For the far right, it’s a critical vote to prove that their movement extends beyond the confines of Save Anchorage and stage that is the Anchorage Assembly’s public testimony microphone, which had been dominated for nearly two weeks with angry, hate-filled and conspiratorial testimony opposing the mask mandate. The testimony’s appearance as a spontaneous grassroots effort has been undercut by clear coordination between Bronson, his allies and the audience (ditching the yellow stars after Bronson caught flack and deciding to stay home when progressive supporters planned their own demonstration).
The spending to influence the vote has already dwarfed the effort to recall Assemblymember Felix Rivera by a wide margin. Roughly $35,000 total went into that vote while an eye-watering $140,000 has been dropped on the pro-recall groups and another $130,000 has been dropped on anti-recall groups.
For the progressive side, opposing the recall is largely about keeping one of the assembly’s heavy lifters on the job. Zalatel has been a central figure in the assembly’s efforts to address homelessness and took the lead with the masking mandate. She was elected in 2019, defeating conservative Christine Hill (one of the organizers who cut out and distributed the Stars of David during the mask hearings and a member of the recall effort) and Ron Alleva (the businessman who spread hazardous chemicals on a homeless gathering spot) by a wide margin. She’s set to be up for re-election in April of next year.
The ballots are due today. We expect to see some results reported tonight but given that Anchorage’s elections are conducted by mail we likely won’t have a full picture of how things play out for several days.
Why it doesn’t really* matter
If the recall is successful, it won’t change the balance of power on the Assembly because it’s the Assembly—which will still have its core of eight moderate/progressive members—that will choose the replacement to fill in through to the regular election in the spring. That’s critical because it takes eight members to override a veto from the mayor and nine to enact an emergency ordinance—as they did with the masking mandate that passed, was vetoed and was reenacted earlier this month.
Why it really does matter
From the spurious recall efforts to the coordination that went into wave of conspiracy-fueled testimony against the mask mandate, it’s part of the far right’s playbook to make public service at best an unpleasant task and, at worst, a direct threat to one’s personal safety and livelihood (Zalatel didn’t attend the mask hearings out of concern for her personal safety).
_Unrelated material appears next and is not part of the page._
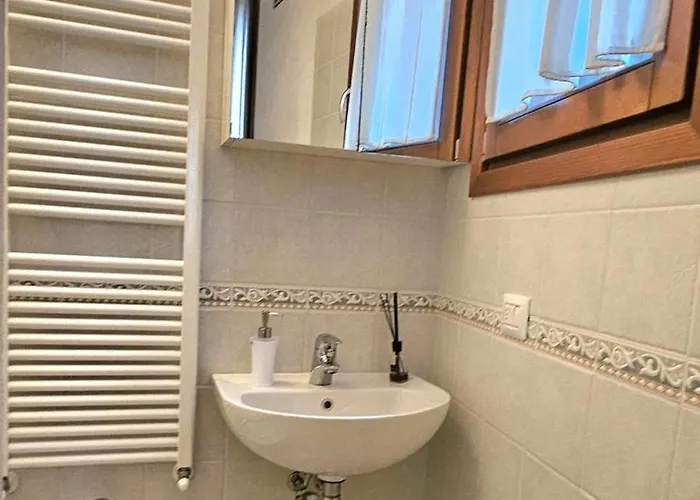 度假居 A Due Passi Dal *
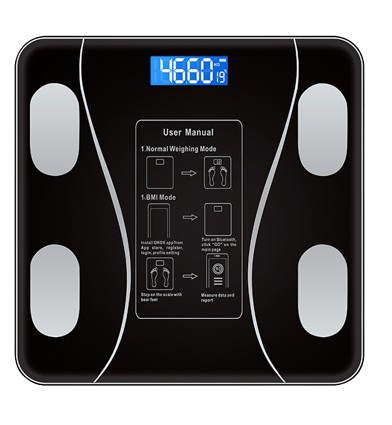 Body Electronic scale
According to Ballotpedia’s numbers, there have been 107 recalls initiated with some tie to the pandemic.
While only one of those recalls resulted in removing the official from office, that doesn’t appear to be the point. Several of the recall efforts listed on Ballotpedia resulted in an official resigning. Also what’s not captured is the impact on officials’ decisions to seek re-election or prospective candidates decisions to enter the race.
That was the case in the Fairbanks North Star Borough where a slate of three progressive/moderate incumbents all declined to run for re-election after enduring the same flavor of pushback (though the progressive/moderates challengers all ended up winning the open seats).
Organization around anger is an effective way to keep a base engaged with their eyes on the spring elections.